Noel was elected to the Denver Public School’s (DPS) Board of Education in 1961 and was appointed to the school board’s special committee on equal education opportunity in 1962. The committee was created in response to community protest following a DPS-proposed segregated junior high. In April 1968, while serving as a member of the board, Noel wrote and introduced Resolution 1490, which became known as the “Noel Resolution.” She authored it with fellow school board member A. Edgard Benton on the evening of Dr. Martin Luther King Jr.’s assassination.
The resolution directed Superintendent Robert Gilberts to develop and submit a comprehensive integration plan for Denver Public Schools by December 1968. The resolution generated significant controversy, but despite public opposition and threats to Noel and her family, the resolution passed the school board with amendment. The Supreme Court affirmed Noel’s position in the landmark 1973 decision Keys v Denver School District No. 1. It was the first Supreme Court desegregation case that dealt with a school system outside of the American South.
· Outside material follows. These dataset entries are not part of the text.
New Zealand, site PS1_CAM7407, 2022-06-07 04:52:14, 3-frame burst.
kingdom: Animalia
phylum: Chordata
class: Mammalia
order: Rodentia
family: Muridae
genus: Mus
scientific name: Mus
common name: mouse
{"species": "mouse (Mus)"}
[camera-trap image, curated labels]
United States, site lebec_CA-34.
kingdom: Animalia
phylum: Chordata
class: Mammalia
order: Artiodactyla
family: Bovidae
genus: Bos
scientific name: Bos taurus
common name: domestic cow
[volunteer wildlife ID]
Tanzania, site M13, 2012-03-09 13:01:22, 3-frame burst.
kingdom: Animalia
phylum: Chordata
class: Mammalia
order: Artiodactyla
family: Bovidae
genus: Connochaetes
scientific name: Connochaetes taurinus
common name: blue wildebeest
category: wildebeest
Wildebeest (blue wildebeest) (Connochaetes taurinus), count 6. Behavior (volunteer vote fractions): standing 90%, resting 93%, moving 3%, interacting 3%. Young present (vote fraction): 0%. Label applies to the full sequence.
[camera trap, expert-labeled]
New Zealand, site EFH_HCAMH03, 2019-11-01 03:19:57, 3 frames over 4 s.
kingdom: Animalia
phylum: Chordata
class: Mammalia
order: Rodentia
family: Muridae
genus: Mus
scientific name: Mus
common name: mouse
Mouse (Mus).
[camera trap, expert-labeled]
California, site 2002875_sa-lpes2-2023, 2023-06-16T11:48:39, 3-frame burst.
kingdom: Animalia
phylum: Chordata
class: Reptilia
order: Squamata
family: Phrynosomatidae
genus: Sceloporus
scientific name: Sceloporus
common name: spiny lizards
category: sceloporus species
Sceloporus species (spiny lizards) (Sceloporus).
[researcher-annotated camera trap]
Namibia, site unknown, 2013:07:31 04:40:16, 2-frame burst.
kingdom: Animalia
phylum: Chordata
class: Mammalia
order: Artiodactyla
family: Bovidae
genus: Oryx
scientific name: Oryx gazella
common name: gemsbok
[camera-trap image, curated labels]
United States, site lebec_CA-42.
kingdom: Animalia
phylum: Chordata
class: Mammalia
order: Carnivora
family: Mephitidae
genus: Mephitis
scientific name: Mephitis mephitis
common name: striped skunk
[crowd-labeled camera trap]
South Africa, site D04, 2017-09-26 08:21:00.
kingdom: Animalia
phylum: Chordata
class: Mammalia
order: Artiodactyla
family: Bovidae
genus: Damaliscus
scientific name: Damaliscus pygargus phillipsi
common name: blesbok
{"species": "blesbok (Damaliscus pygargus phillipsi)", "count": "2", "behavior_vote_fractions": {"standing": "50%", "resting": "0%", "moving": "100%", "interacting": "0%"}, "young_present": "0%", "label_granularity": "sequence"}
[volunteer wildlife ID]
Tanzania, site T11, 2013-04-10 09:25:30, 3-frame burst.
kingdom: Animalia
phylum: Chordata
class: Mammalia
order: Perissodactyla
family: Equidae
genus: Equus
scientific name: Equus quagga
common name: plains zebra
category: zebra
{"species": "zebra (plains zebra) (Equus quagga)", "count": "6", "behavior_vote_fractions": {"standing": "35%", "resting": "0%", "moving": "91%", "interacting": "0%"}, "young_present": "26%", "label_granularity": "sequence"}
In 1969, Noel became a faculty member at Metropolitan State University of Denver teaching sociology and African American Studies. She was chair of the Department of African American Studies from 1971 to 1980 and won Outstanding Female Faculty Member for the 1974-75 school year. In 1981, MSU Denver endowed The Rachel B. Noel Distinguished Visiting Professorship to foster diversity and academic excellence. Noel Professors have included Lerone Bennett, Diane Reeves, Ossie Davis, Billy Taylor, and Johnetta Cole. Denver’s Rachel Noel Middle School was also dedicated in her honor.
In 1976 Noel was appointed to the University of Colorado Board of Regents by former Governor Richard Lamm and became the first African American woman elected statewide to that body when she won a six-year term in 1978.
Noel worked with a number of civic, church, educational, and social organizations, and received numerous awards and honors for her civil rights contributions. She was inducted into the Colorado Women’s Hall of Fame in 1996 and won the Martin Luther King Jr. Humanitarian Award in 1990, the Denver Mayor’s Millennium Award in 2001, and the Anti-Defamation League’s Civil Rights Award in 2004. She was also a member of the U. S. Civil Rights Commission, the Colorado Advisory Committee, Mayor Wellington Web’s Black Advisory Committee, and was the chair of Mayor Peña’s Black Advisory Committee. MSU Denver awarded her an honorary degree in 1981, and she also received honorary doctoral degrees from the University of Denver in 1993 and the University of Colorado in 2004.
Rachel B. Noel died in 2008 in Oakland, California at the age of 90 and is survived by her daughter Angie and son Buddy Noel.